By Stacie Rhodes
Editors Note: Over the next few months, Stacie Rhodes will be sharing strategies for financial readiness for each decade of our lives.
My mom washed and reused plastic sandwich and gallon bags. If the aluminum foil wasn’t “too messy,” it was rinsed and reused. The plastic containers that package deli meat were repurposed to box up leftovers. This was normal to me. Only when I went off to college and repeated the behaviors did I realize that these patterns were more uncommon than common. It wasn’t until I was older that I realized the truth of John Maxwell’s words, “more is caught than taught. You can teach your kids what you know, but you reproduce what you are.” My mom didn’t detail the “why” behind these cost-cutting strategies, but they are seared deeply into my memory. I have since realized that her behavior evidenced a deeper value system that would garner more respect with each passing year. She was operating within the means of our income while relentlessly pursuing financial freedom for our family.
The reality is that freedom comes with a heavy price tag – responsibility. Responsibility is defined as the “duty to deal with or take care of someone or something.” Freedom requires a shift in mentality where there is an ownership of action – a leaning in to influence a desired outcome.

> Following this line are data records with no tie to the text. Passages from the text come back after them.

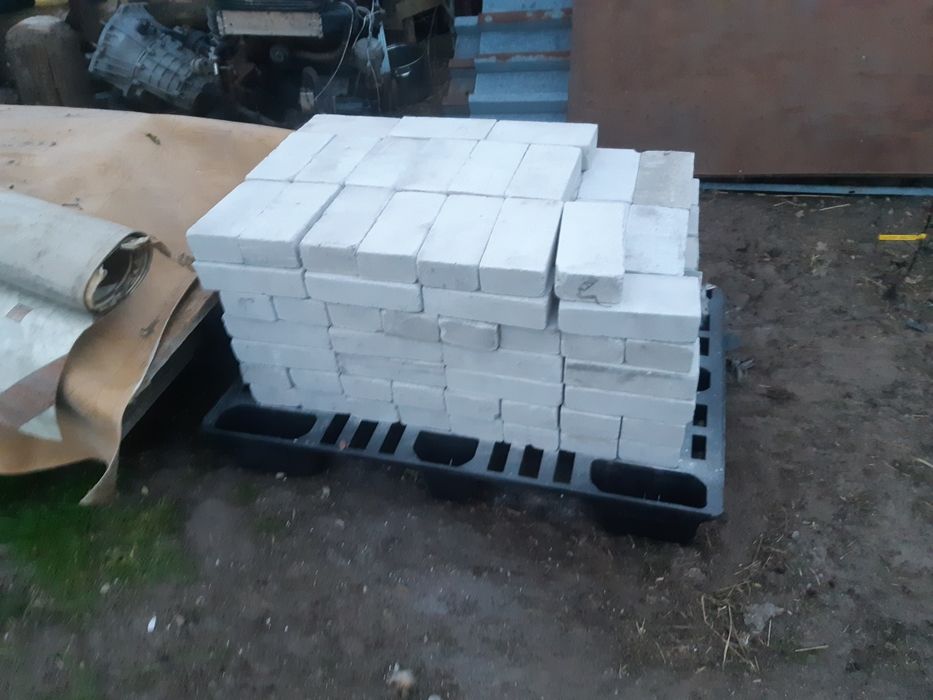 Cegła Izolacyjna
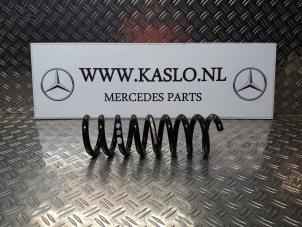 Usados Muelle helicoidal detrás Mercedes SLK (R171) 3.5 350 V6 24V Precio de solicitud ofrecido por kaslo auto parts
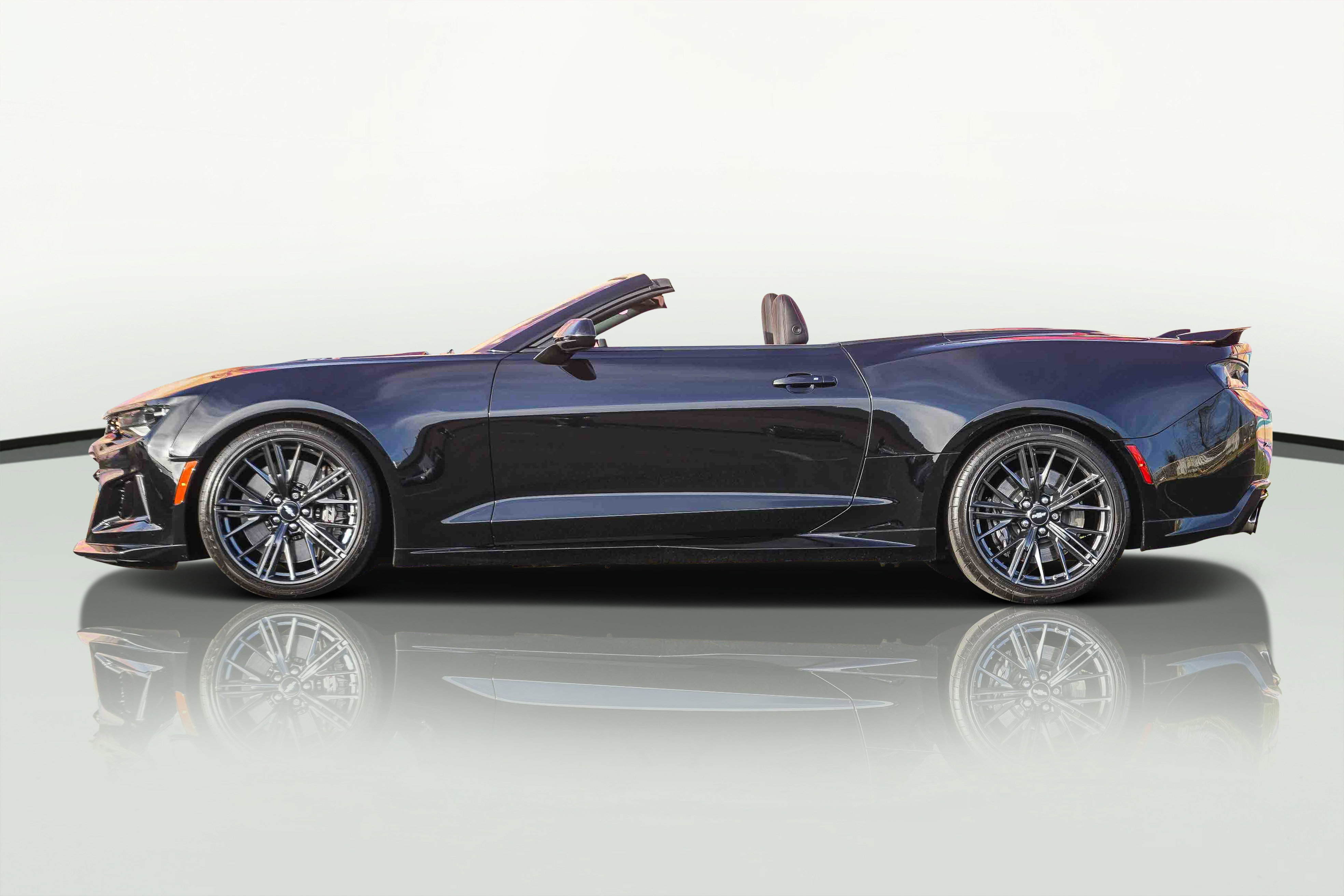 Used 2018 Chevrolet Camaro ZL1 w/ LPO, ZL1 Protection Package image 4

My mom owned the responsibility of managing a household that had limited resources, and we are seeing a trend of more women stepping into this role. More than two-thirds of the wealth in the United States will be held by women by 2030, as revealed through recent research by McKinsey.

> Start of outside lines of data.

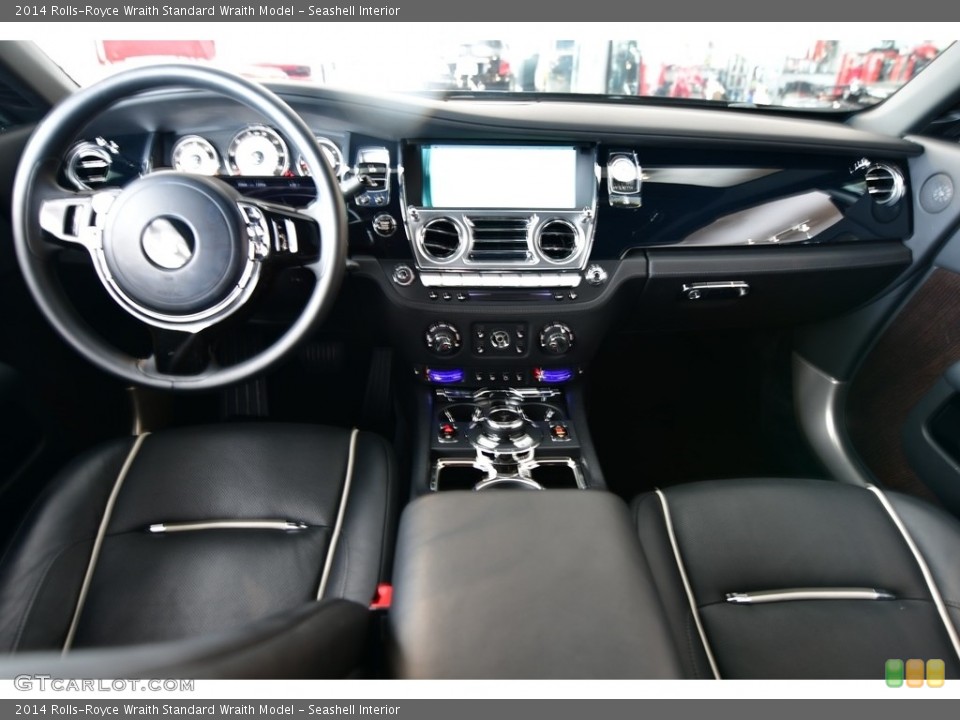 Seashell Interior Dashboard for the 2014 Rolls-Royce Wraith  #134065136
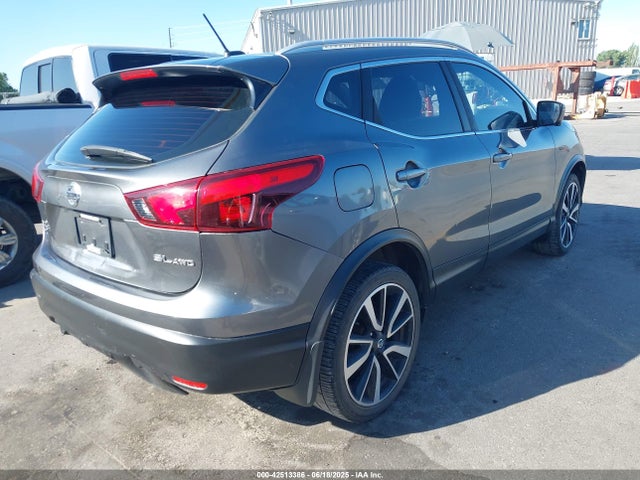 JN1BJ1CR2HW134638 Nissan 2017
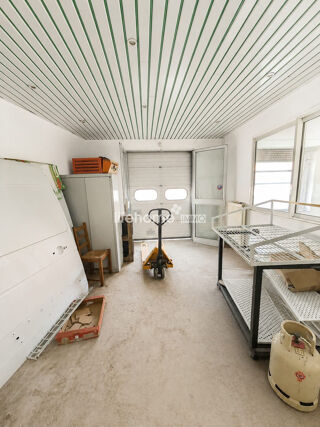  Immeuble à vendre 447 m²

Ladies – it’s time to lean in. We are in unique positions to have more influence; and, if handled responsibly, more freedom.
But how are we currently handling this responsibility? More than 2 in 5 women (46%) indicate money issues negatively impact their mental health. A recent study found that 40% of Americans cited their most common financial mistake in 2022 was not saving money, while 35% of respondents indicated they had formed “bad habits” during this time.
Just as I have been dramatically impacted by the actions of my mom, you have your own sphere of influence. Over the next few months, we will be talking about the pursuit of financial freedom in each decade of life. I hope to share important practical steps to take as well as behavioral principles to apply.
As we focus on the teen years, I want to address the parents as well as the teens. Both are essential elements of this process.
Dear parent…
- Start talking about your money values. The money habits of children are established by the age of 7. I’ll repeat, “more is caught than taught.” While your actions will speak louder than your words, your words matter. Imagine if we talked through the “why” behind our actions. What money values are you hoping to model? How are they being conveyed? Do your actions match your words?
- Establish principles early. My parents had a rule for every dollar that I earned or received while living under their roof – 50/40/10. This principle required 50% to go into my savings account, 40% to be spent however I chose, and 10% to be given away. In doing so, they established two major priorities aligned with our core value systems – saving and giving. The leftover was up to my discretion. How can you start implementing principles to foster healthy money habits?
- Use cash as much as possible. Since the pandemic, the use of cash for purchases has continued to decline. According to an MIT study, people may spend up to 85% more when using a credit card compared to cash. This is due to the loss aversion built into human nature. Using cash can help teens start feeling the “pain of paying.” How could you help them start realizing the impact of spending?
- Stop paying for everything. We have a finite number of resources for an infinite number of choices. The sooner your dependent starts understanding that saying “yes” to one purchase says “no” to another choice, the sooner they start wrestling with the concept of needs versus wants, priorities, scarcity, and so much more. What lessons are you preventing them from learning?
Ladies – let’s not assume our children are picking up the silent signals of the value system we hope they will model, nor assume others will teach them what they need to know. Your influence on how they currently manage their money and how they will manage it in the future is more than you realize. Be proactive and start the conversation – now. Their financial future depends on it.